Kemenperin Minta Kenaikan Cukai Rokok 23 Persen Dievaluasi
Kementerian Perindustrian dipastikan menolak kenaikan cukai rokok sebesar 23 persen untuk 2016.
Penulis: Sanusi
Menurut Misbakhun, industri rokok nasional harus dijaga karena menyangkut tenaga kerja. Jika kenaikan cukai rokok tetap dipaksakan, maka pilihan yang paling rasional adalah PHK.
"Kalau sudah PHK, pabrik akan mengurangi produksi, dan mau tidak mau penerimaan cukai juga turun."
Misbakhun juga menuturkan, target penerimaan cukai harus lebih realistis. Sebenarnya apa yang sudah dicapai pada 2015, itu ada ijonnya.
"Karena 14 bulan. Bagaimana mungkin ini dijadikan dasar basis asumsi untuk mencari target penerimaan cukai hasil tembakau di 2016."
Hal itu bisa menjadi alasan yang rasional, di mana situasi ekonomi seperti ini, pemerintah memberikan sebuah relaksasi terhadap urusan cukai dan perpajakan.
"Yang dituntut dari Komisi XI adalah penerimaan naik berdasarkan realisasi penerimaan 2015. Kami berharap basis penerimaan 2016 itu jangan sampai melebihi 5-7 persen dari basis penerimaan 2015." Menurut catatan, ini berarti target penerimaan cukai tembakau seharusnya menjadi sekitar 129 trilyun pada tahun 2016.
Dalam kesempatan yang sama, Sekjen Gabungan Produsen Rokok Indonesia (Gappri), Hasan Aoni mengatakan bahwa pemerintah harus membuka ruang diskusi dengan pelaku usaha dalam menetapkan kenaikan cukai 2016 sesuai amanat Undang-Undang No. 39 Tahun 2007 tentang Perubahan Atas Undang-undang No. 11 Tahun 1995 tentang Cukai.
Menurutnya, sesuai amanat undang-undang penentuan besaran target cukai pada Rancangan APBN harus memperhatikan kondisi industri dan aspirasi pelaku usaha industri.

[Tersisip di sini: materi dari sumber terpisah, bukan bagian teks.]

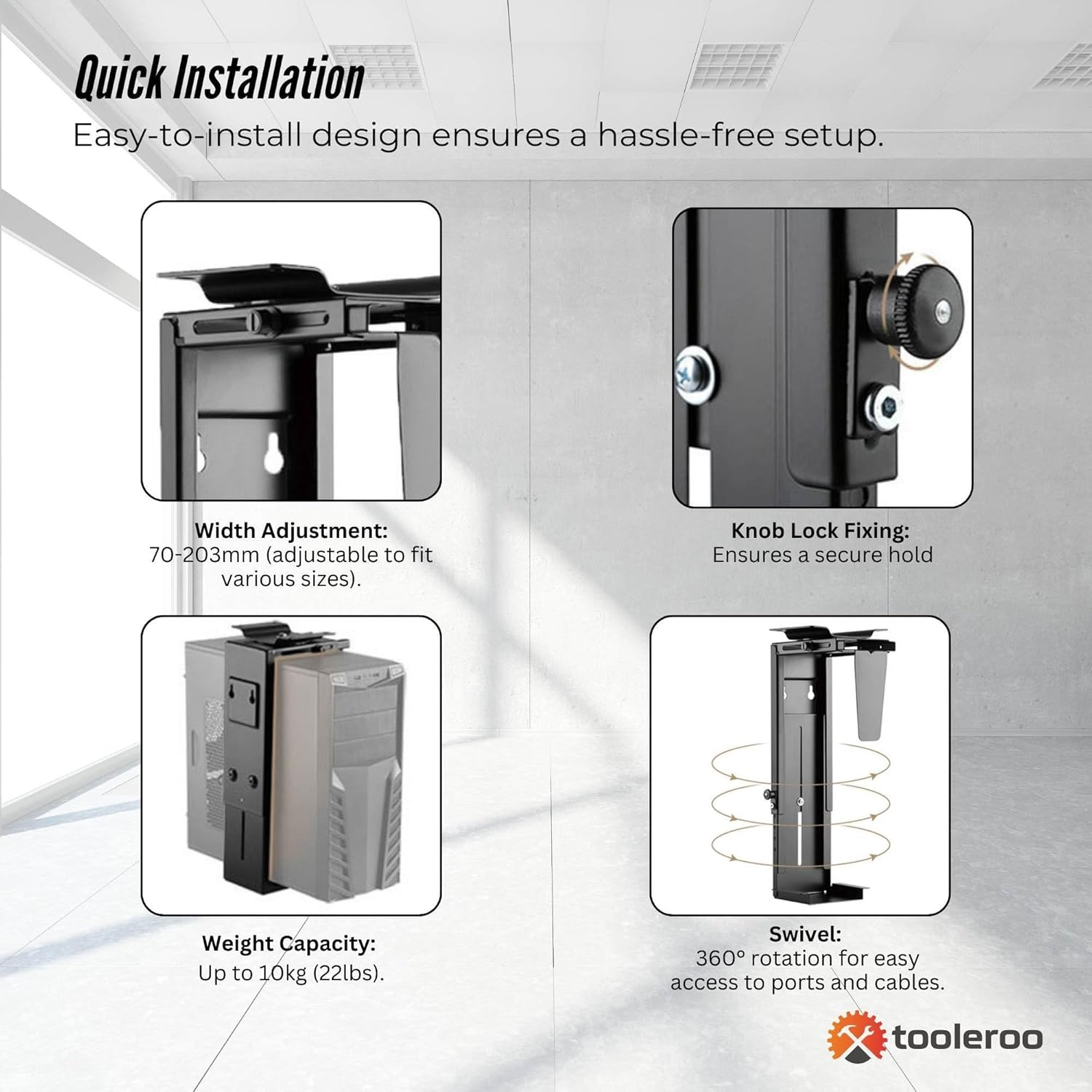 Quick Installation
Easy-to-install design ensures a hassle-free setup.

Width Adjustment:
70-203mm (adjustable to fit various sizes).

Knob Lock Fixing:
Ensures a secure hold

Weight Capacity:
Up to 10kg (22lbs).

Swivel:
360° rotation for easy access to ports and cables.

tooleroo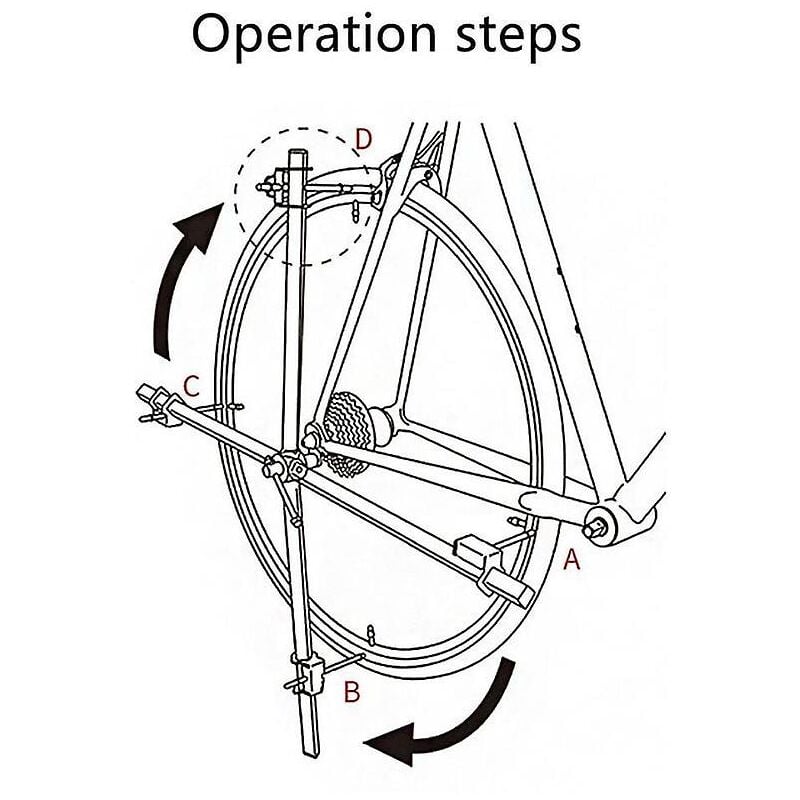 Operation steps

D

C

A

B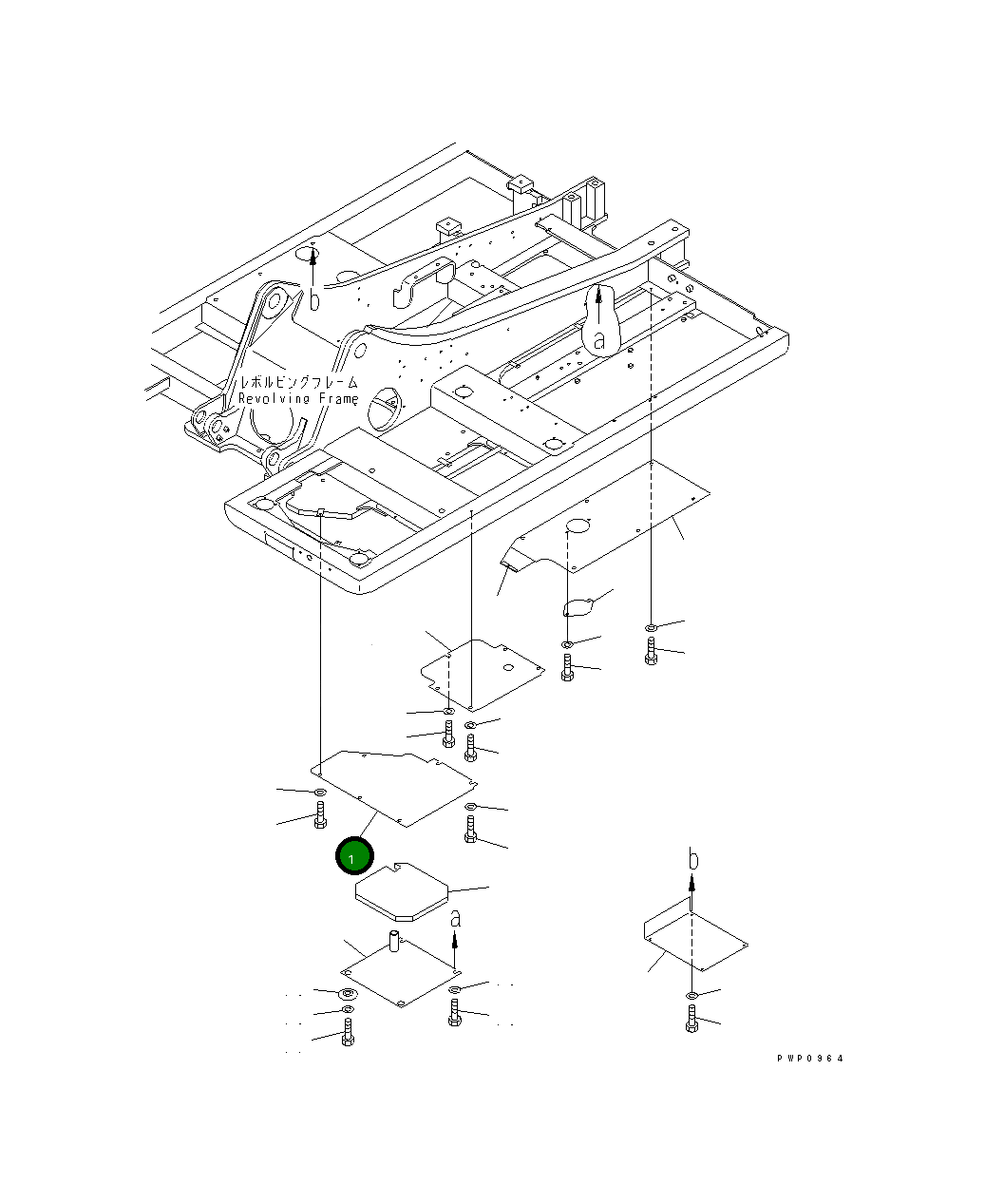 b
a
レボルビングフレーム
Revolving Frame
1
a
b
PWP0964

“Kemudian baru disampaikan kepada DPR untuk mendapat persetujuan. Kami setuju adanya penaikan target cukai rokok, tetapi harus realistis. Selain itu kebijakan penaikan jangan sampai menyalahi undang-undang,” ujarnya.
Selain itu, pemerintah juga harus untuk menambah objek cukai yang baru. Masyarakat Ekonomi Asean (MEA) dan minuman beralhokol (Minol) itu bisa dijadikan objek cukai. "Salah satu yang saya usulkan adalah minuman berpemanis (alasannya diabetes), ban (recycle), dan bahan bakar (lingkungan)."
Saat ini, Misbakhun juga masih mengupayakan bagaimana industri kretek tangan bisa mendapatkan insentif pemerintah, dengan melihat sisi pandang bahwa ini produk warisan budaya yang harus dijaga kelangsungannya.